▸ **WHAT TO DO**
Format the part of the listing below that opens with the line containing "From closest to" and closes with the line containing "green leaf, bbox=12, 155, 65, 178 →" as a JSON list of strings, one string per line, leaving out blank lines.

================

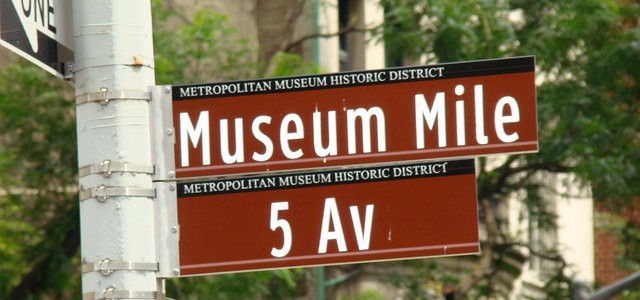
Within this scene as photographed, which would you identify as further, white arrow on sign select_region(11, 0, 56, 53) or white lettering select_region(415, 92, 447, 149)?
white lettering select_region(415, 92, 447, 149)

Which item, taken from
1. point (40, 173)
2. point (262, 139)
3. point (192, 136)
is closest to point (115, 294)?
point (192, 136)

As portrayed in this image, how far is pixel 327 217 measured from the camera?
445 cm

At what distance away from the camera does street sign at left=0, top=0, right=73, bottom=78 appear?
13.5 feet

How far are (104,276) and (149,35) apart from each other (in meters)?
0.90

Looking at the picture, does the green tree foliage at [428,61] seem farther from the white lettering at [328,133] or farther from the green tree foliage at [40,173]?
the white lettering at [328,133]

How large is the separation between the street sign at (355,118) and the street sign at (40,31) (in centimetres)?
44

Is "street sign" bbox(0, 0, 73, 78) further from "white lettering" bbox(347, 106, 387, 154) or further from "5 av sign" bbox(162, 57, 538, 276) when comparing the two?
"white lettering" bbox(347, 106, 387, 154)

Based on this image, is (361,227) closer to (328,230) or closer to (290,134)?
(328,230)

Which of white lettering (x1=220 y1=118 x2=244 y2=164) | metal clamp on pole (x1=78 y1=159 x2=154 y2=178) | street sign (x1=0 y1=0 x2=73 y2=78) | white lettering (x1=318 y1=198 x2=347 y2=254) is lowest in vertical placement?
white lettering (x1=318 y1=198 x2=347 y2=254)

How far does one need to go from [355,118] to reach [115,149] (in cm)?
89

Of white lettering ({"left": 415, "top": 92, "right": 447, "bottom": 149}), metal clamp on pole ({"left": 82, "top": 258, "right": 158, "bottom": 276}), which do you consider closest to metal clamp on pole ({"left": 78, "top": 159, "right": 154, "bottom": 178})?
metal clamp on pole ({"left": 82, "top": 258, "right": 158, "bottom": 276})

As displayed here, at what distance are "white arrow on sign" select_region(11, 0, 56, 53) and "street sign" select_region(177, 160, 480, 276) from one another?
73 cm

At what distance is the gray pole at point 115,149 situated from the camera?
13.8 feet

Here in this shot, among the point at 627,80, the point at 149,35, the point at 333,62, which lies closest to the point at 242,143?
the point at 149,35
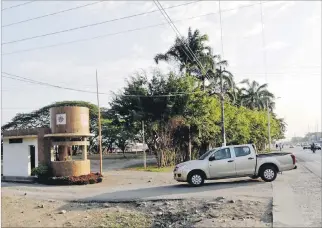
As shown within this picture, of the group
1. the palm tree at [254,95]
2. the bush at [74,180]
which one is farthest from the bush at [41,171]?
the palm tree at [254,95]

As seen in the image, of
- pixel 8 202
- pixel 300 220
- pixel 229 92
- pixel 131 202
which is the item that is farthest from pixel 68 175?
pixel 229 92

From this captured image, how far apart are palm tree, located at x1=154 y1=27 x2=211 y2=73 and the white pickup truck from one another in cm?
2319

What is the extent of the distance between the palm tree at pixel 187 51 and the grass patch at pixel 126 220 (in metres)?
28.4

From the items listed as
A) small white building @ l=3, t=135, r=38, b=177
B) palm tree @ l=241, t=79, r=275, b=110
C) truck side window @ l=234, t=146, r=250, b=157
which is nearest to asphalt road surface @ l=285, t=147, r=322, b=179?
truck side window @ l=234, t=146, r=250, b=157

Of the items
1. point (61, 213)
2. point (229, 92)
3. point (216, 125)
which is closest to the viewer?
point (61, 213)

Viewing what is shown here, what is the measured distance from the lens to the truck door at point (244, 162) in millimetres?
16844

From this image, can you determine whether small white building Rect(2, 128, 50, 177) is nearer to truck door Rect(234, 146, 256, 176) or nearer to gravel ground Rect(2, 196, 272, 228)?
gravel ground Rect(2, 196, 272, 228)

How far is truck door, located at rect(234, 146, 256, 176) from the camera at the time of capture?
1684cm

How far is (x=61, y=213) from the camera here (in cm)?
1303

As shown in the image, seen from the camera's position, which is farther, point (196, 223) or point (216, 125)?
point (216, 125)

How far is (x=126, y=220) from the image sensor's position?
1159 centimetres

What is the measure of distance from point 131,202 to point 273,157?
6.66 metres

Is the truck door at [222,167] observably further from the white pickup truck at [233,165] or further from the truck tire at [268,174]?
the truck tire at [268,174]

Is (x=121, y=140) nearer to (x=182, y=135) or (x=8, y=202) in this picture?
(x=182, y=135)
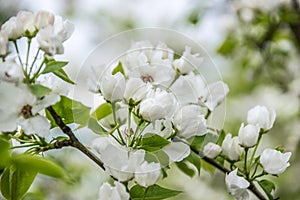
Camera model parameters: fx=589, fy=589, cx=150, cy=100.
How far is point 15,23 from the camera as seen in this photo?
49 centimetres

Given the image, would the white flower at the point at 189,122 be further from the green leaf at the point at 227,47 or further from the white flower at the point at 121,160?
the green leaf at the point at 227,47

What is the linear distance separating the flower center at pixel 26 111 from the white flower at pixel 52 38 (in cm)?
5

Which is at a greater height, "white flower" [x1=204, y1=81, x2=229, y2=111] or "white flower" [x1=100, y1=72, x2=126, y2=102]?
"white flower" [x1=204, y1=81, x2=229, y2=111]

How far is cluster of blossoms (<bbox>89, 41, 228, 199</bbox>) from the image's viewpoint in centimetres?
49

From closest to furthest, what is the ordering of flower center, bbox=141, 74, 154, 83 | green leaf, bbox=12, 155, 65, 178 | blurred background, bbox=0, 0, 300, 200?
green leaf, bbox=12, 155, 65, 178 → flower center, bbox=141, 74, 154, 83 → blurred background, bbox=0, 0, 300, 200

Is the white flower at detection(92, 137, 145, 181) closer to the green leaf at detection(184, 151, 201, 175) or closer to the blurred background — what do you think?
the green leaf at detection(184, 151, 201, 175)

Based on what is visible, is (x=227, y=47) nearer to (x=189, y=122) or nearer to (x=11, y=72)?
(x=189, y=122)

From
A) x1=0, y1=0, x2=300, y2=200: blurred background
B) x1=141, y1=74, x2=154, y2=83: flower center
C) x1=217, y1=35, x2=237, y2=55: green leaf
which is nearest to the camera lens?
x1=141, y1=74, x2=154, y2=83: flower center

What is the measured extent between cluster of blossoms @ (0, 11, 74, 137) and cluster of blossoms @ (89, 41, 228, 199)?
6 centimetres

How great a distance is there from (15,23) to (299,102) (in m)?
1.05

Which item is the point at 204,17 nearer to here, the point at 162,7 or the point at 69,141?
the point at 69,141

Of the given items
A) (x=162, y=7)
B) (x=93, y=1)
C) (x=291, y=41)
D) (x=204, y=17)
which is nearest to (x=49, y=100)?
(x=204, y=17)

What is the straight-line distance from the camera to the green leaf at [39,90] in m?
0.45

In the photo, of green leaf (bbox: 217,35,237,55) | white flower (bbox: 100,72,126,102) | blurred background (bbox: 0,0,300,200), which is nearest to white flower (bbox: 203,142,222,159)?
white flower (bbox: 100,72,126,102)
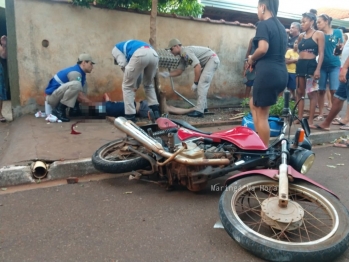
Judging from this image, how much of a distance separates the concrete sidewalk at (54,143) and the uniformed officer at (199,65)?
2.67 feet

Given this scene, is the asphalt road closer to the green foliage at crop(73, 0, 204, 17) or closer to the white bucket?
the white bucket

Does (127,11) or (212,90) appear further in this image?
(212,90)

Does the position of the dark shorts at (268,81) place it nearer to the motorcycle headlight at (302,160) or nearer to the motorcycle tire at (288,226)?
the motorcycle headlight at (302,160)

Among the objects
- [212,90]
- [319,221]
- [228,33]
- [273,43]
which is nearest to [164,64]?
[212,90]

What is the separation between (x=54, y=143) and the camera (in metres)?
4.31

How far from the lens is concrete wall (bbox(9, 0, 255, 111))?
5.91 m

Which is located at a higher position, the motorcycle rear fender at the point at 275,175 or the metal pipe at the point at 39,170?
the motorcycle rear fender at the point at 275,175

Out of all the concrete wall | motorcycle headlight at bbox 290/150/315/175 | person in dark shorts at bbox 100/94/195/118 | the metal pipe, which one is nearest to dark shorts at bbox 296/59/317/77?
the concrete wall

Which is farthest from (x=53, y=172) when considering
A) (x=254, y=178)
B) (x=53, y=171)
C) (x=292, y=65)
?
(x=292, y=65)

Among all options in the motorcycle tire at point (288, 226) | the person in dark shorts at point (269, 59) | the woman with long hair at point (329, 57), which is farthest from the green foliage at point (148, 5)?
the motorcycle tire at point (288, 226)

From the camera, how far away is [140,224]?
2588 millimetres

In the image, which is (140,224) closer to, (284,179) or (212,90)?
(284,179)

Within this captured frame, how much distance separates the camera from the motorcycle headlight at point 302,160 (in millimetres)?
2752

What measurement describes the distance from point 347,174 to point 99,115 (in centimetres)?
409
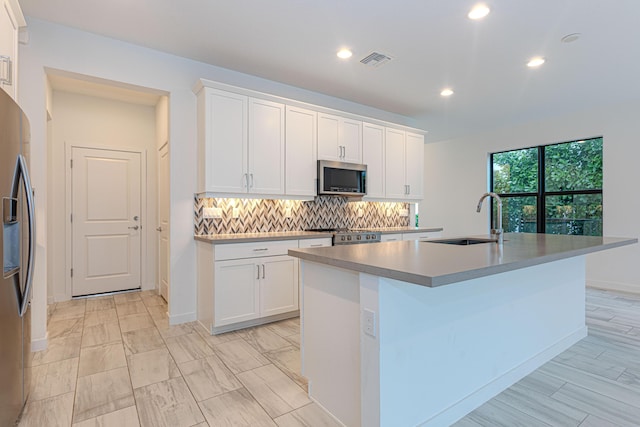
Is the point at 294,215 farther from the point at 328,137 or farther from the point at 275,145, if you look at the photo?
the point at 328,137

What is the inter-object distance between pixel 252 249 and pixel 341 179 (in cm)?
151

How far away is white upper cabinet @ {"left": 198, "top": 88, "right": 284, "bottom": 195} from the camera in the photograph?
324 cm

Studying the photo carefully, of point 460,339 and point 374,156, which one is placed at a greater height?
point 374,156

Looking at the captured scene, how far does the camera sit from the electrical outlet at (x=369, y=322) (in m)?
1.46

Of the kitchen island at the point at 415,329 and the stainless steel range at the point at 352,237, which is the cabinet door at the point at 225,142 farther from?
the kitchen island at the point at 415,329

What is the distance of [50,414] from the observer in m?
1.84

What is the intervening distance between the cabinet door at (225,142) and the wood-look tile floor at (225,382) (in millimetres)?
1445

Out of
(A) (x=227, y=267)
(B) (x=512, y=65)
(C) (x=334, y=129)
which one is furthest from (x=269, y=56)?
(B) (x=512, y=65)

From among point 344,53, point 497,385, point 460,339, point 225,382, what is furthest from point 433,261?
point 344,53

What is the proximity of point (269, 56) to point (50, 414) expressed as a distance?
10.4ft

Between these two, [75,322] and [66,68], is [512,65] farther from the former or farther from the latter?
[75,322]

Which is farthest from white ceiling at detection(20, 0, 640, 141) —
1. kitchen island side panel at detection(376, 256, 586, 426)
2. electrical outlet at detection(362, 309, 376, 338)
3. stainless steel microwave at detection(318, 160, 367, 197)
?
electrical outlet at detection(362, 309, 376, 338)

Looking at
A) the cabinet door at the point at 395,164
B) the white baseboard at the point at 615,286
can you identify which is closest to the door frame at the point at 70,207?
the cabinet door at the point at 395,164

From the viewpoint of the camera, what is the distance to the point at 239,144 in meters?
3.40
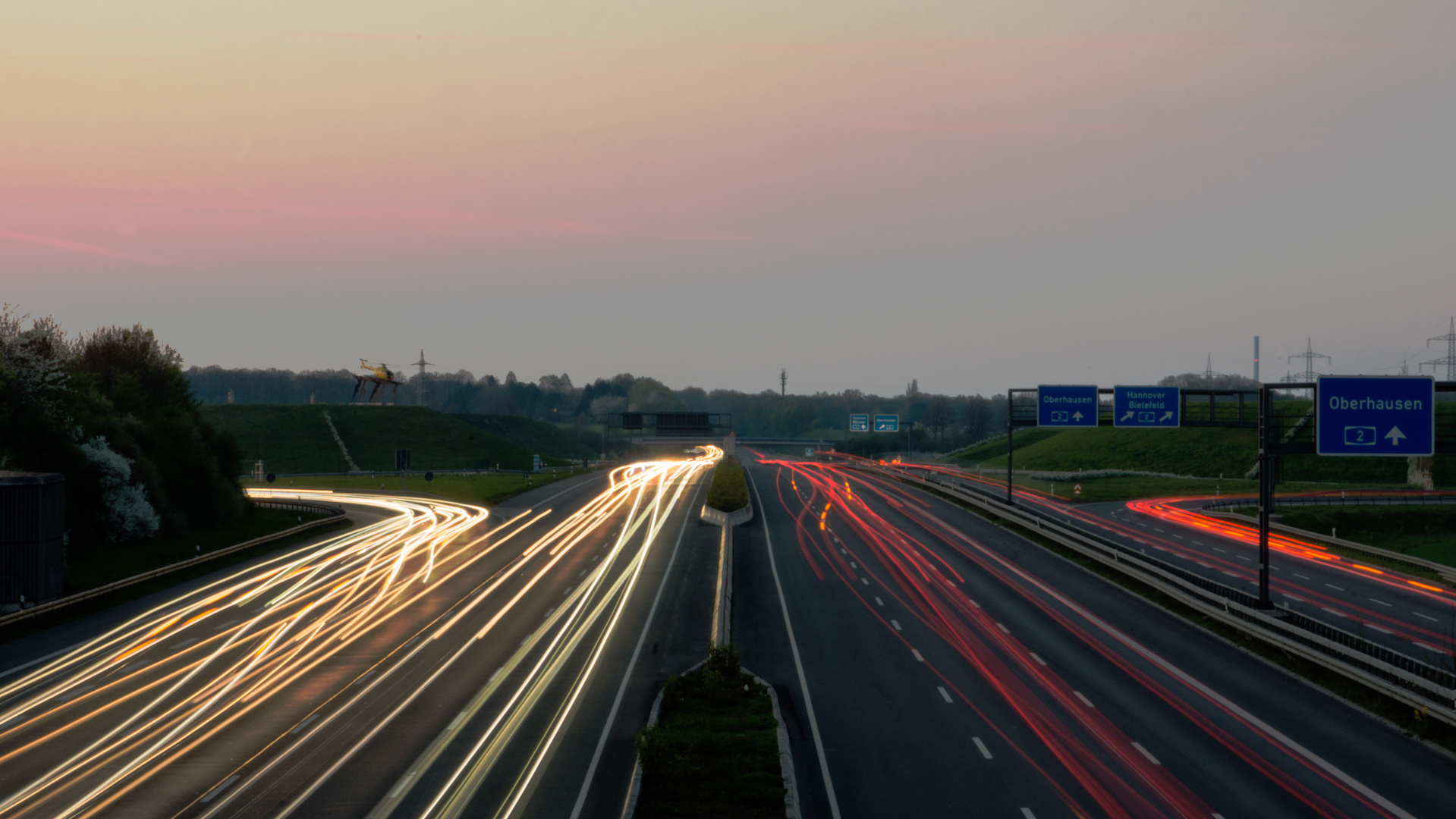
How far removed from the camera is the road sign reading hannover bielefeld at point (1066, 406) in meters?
55.1

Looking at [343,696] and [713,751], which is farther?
[343,696]

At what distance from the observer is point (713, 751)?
57.0 feet

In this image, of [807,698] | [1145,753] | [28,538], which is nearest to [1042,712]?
[1145,753]

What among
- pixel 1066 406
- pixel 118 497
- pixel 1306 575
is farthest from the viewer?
pixel 1066 406

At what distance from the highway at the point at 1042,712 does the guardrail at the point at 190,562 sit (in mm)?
22344

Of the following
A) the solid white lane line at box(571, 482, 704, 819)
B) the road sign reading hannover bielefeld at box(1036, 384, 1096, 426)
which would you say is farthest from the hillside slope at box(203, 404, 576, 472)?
the solid white lane line at box(571, 482, 704, 819)

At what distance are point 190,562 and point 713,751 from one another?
32.0m

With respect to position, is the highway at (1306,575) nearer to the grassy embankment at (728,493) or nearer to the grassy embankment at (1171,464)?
the grassy embankment at (1171,464)

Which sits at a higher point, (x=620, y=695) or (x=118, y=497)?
(x=118, y=497)

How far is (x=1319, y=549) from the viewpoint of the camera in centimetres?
5028

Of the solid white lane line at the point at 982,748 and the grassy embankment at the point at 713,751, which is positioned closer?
the grassy embankment at the point at 713,751

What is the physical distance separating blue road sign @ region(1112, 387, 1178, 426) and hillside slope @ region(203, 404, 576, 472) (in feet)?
299

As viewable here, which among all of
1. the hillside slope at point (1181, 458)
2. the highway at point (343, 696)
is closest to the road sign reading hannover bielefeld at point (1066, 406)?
the highway at point (343, 696)

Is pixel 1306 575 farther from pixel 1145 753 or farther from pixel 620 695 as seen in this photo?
pixel 620 695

================

▸ **SOLUTION**
[
  "From closest to furthest, what is the ordering of flower center, bbox=141, 74, 154, 83 | green leaf, bbox=12, 155, 65, 178 | blurred background, bbox=0, 0, 300, 200?",
  "green leaf, bbox=12, 155, 65, 178 → flower center, bbox=141, 74, 154, 83 → blurred background, bbox=0, 0, 300, 200"
]